4.       Execute the following SELECT statements several times to get missing index suggestions:

-- First query
SELECT  nCustID ,
        sName1 ,
        sName2 ,
        dDOB
FROM    tblLarge
WHERE   dDOB BETWEEN '2010-05-29' AND '2010-10-25'
        AND nCustID BETWEEN 10 AND 1000
ORDER BY nCustID

-- Query Two
SELECT  nCustID ,
        sName1 ,
        sIdentifier
FROM    tblLarge
WHERE   sIdentifier = 'AA'
        AND dDOB BETWEEN '2000-01-01' AND '2010-10-10'
ORDER BY nCustID

-- Query Three
SELECT  nCustID ,
        COUNT(nCustID) nCount
FROM    tblLarge
WHERE   nCustID BETWEEN 50 AND 150
        AND dDOB BETWEEN '2005-01-01' AND '2010-10-10'
GROUP BY nCustID

-- Query Four
SELECT  nCustID ,
        sName1 ,
        sName2 ,
        sIdentifier
FROM    tblLarge
WHERE   nCustID >= 100
        AND nCustID <= 500
        AND sIdentifier LIKE 'B%'

5.        After executing all the given queries, we can get the following missing index recommendations if we run the DMV query listed above.

6.       Index creation: Based on the missing index recommendations, we may create the following two indexes which will help all queries.

CREATE NONCLUSTERED INDEX IX_nCustID
ON [dbo].[tblLarge] ([nCustID],[dDOB])
INCLUDE ([sName1],[sName2])
GO

CREATE NONCLUSTERED INDEX IX_sIdentifier
ON [dbo].[tblLarge] ([sIdentifier], [dDOB])
INCLUDE ([sName1],[sName2], [nCustID])
GO

7.       Our second query needs a little optimization. When a key column is index, then the Explicit ORDER BY on that column is not necessary. If we remove the “ORDER BY nCustID” the Sort operator in the execution plan will disappear.

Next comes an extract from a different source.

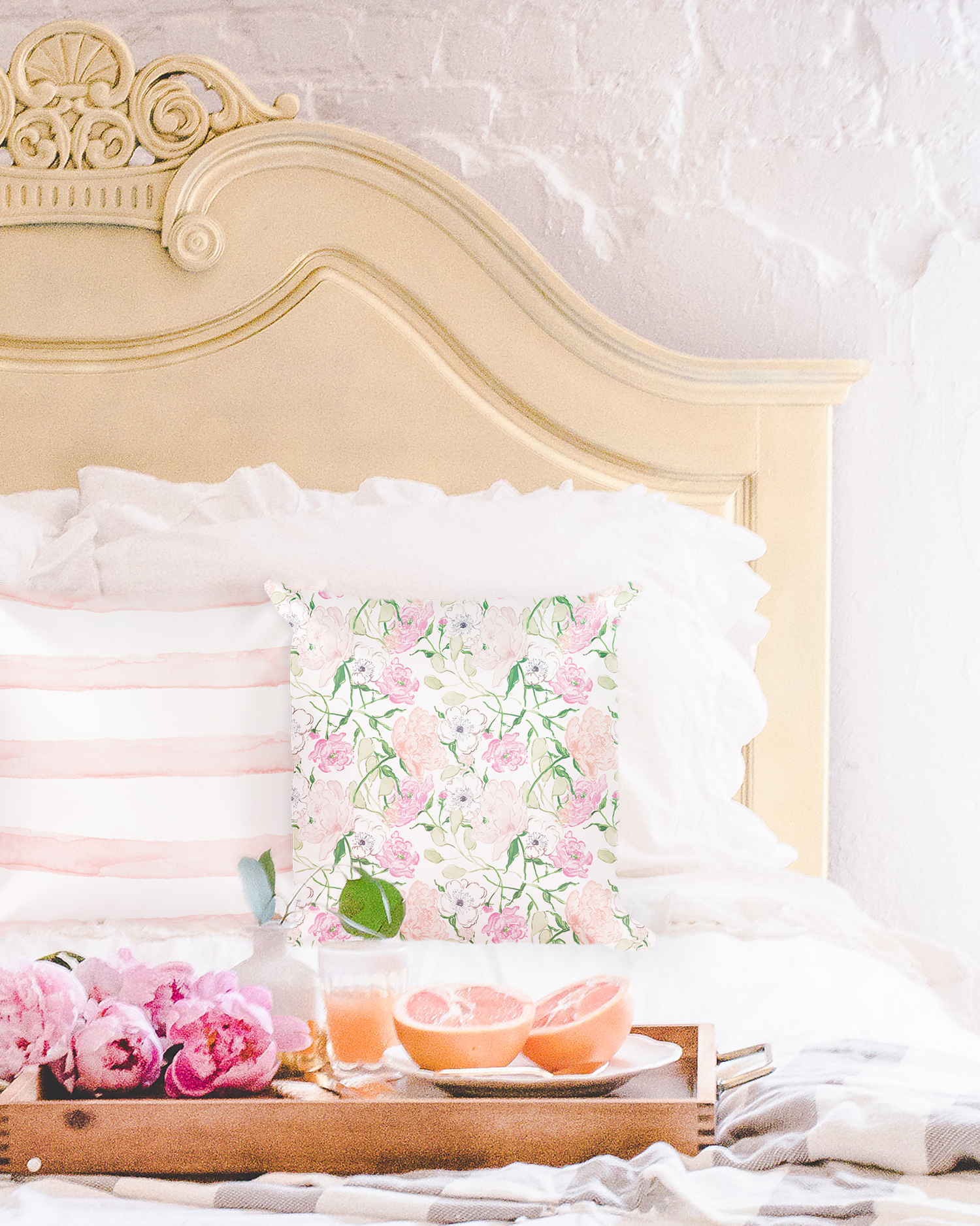 Watercolor-Floral-Pillow-by-Simply-Jessica-Marie.png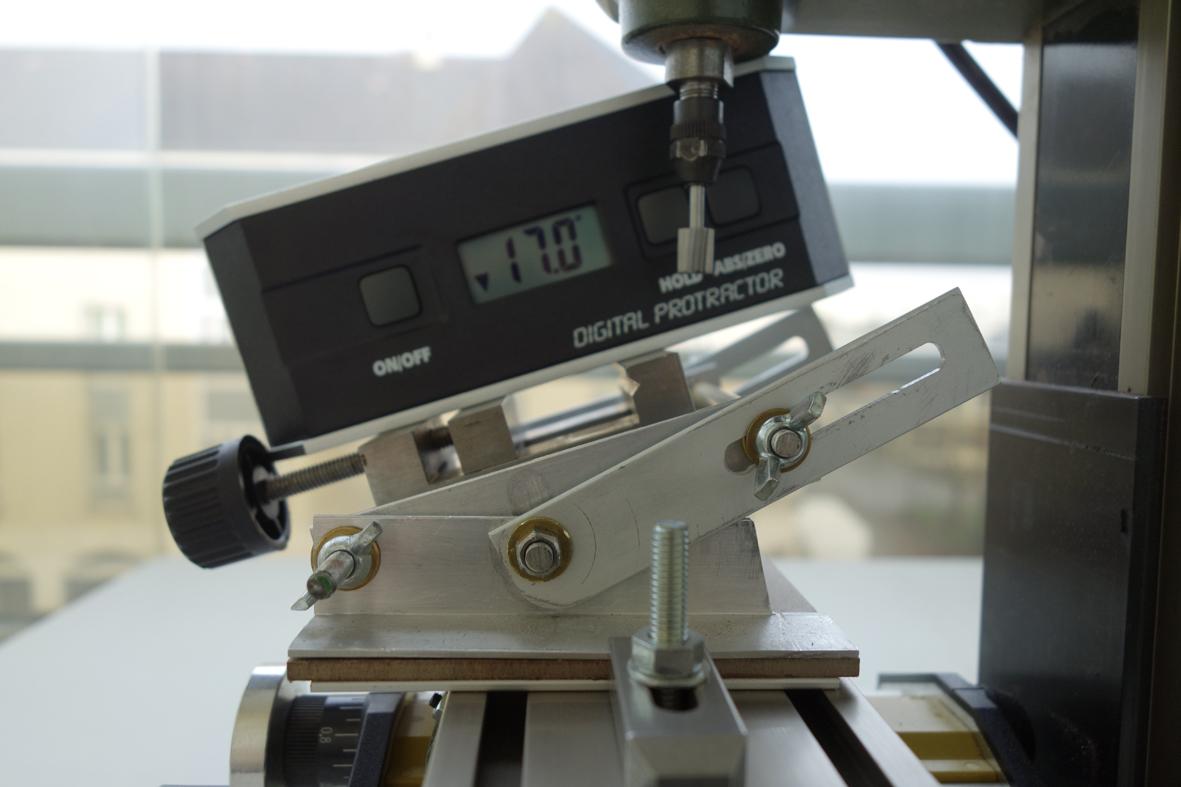 fixation des pièces avec la MF70 0211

Figure # 1A: Query Execution Plan with missing Indexes

Figure # 1B: Missing Index suggestions
Figure #2: Query Execution Plan after Missing Index creation

Summary:
Missing index DMVs are a great tool to use to understand the index requirements if it is being used cautiously. There are tons of robotic index creation scripts that are available to create missing indexes by utilizing DMVs and none of them consider the limitations of those DMV’s.  Mainly, the beginners get trapped and end up creating a number of inefficient indexes.

If we review the Query, Execution Plan and missing index DMVs while creating indexes, then this combination will be a great mechanism to create the most efficient indexes. However, solely using the missing DMV’s will not evaluate the situation effectively nor correctly.